### [RECORDED INFORMATION]
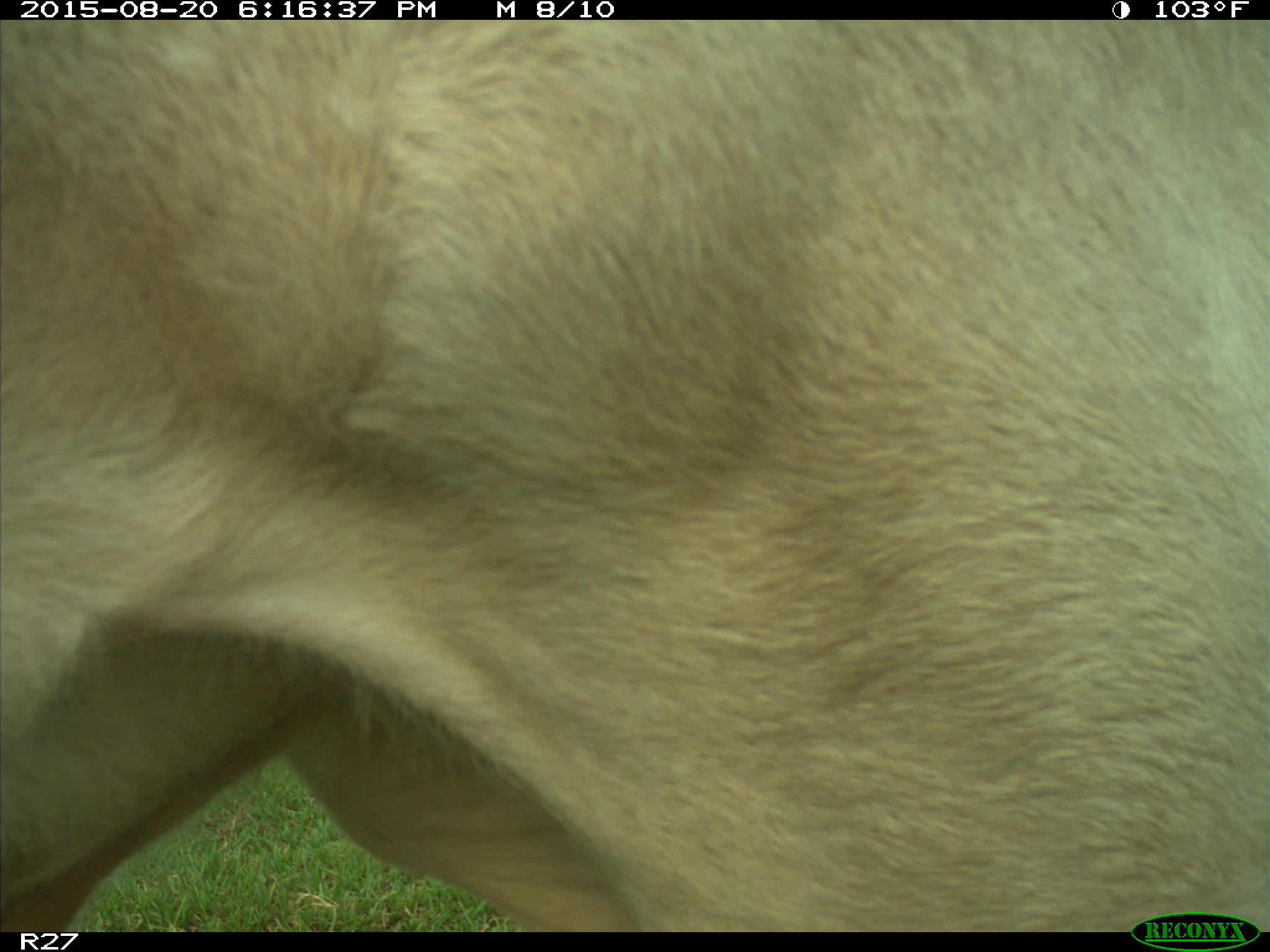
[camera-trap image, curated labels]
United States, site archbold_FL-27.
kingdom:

...

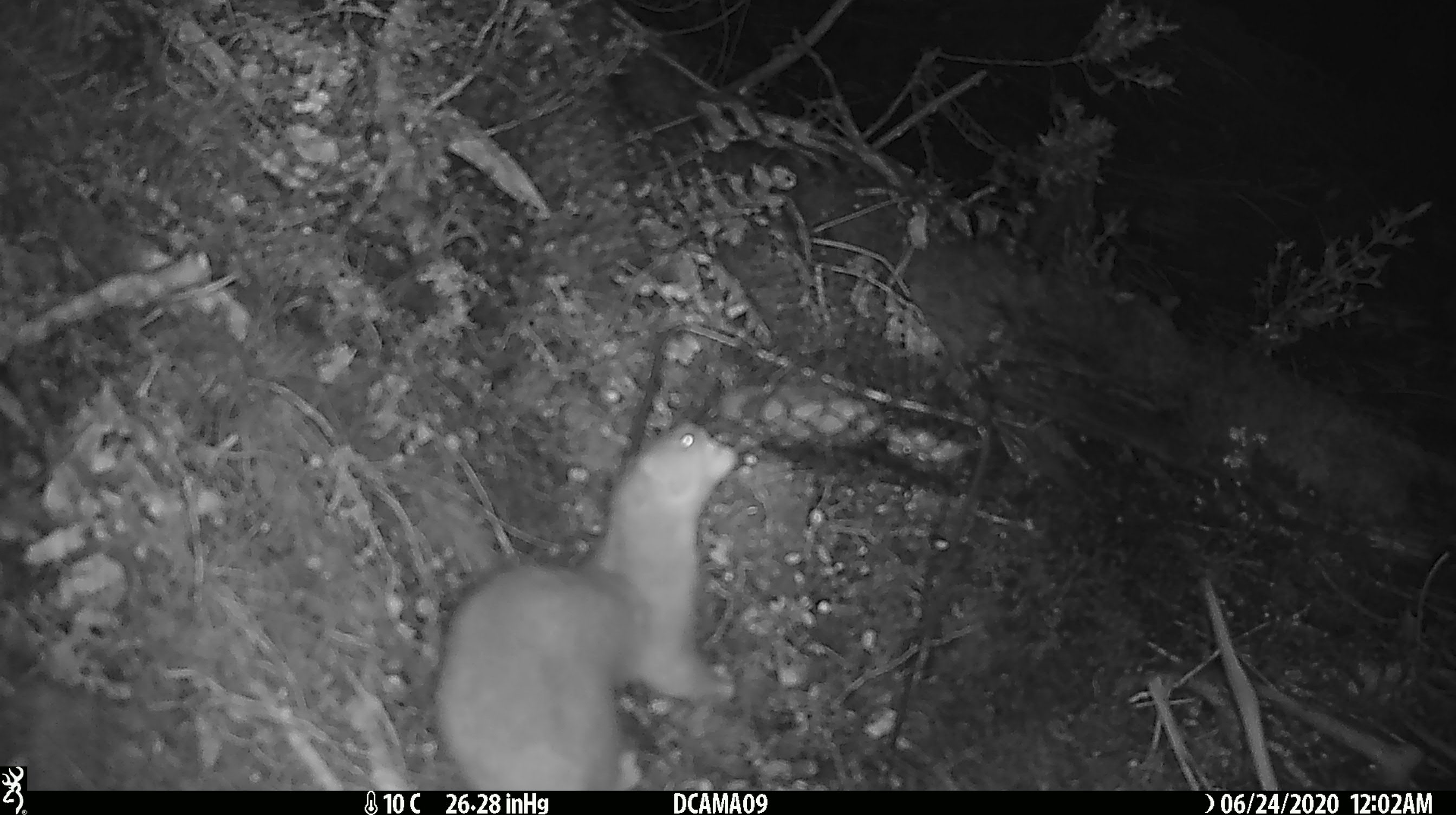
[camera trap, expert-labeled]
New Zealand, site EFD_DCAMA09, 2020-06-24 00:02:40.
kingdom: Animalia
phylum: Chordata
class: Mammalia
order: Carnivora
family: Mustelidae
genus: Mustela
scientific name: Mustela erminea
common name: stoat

### [TASK]
Scan the entries and show every line in which the word "trap" is found.

### [EXPECTED ANSWER]
[camera-trap image, curated labels]
[camera trap, expert-labeled]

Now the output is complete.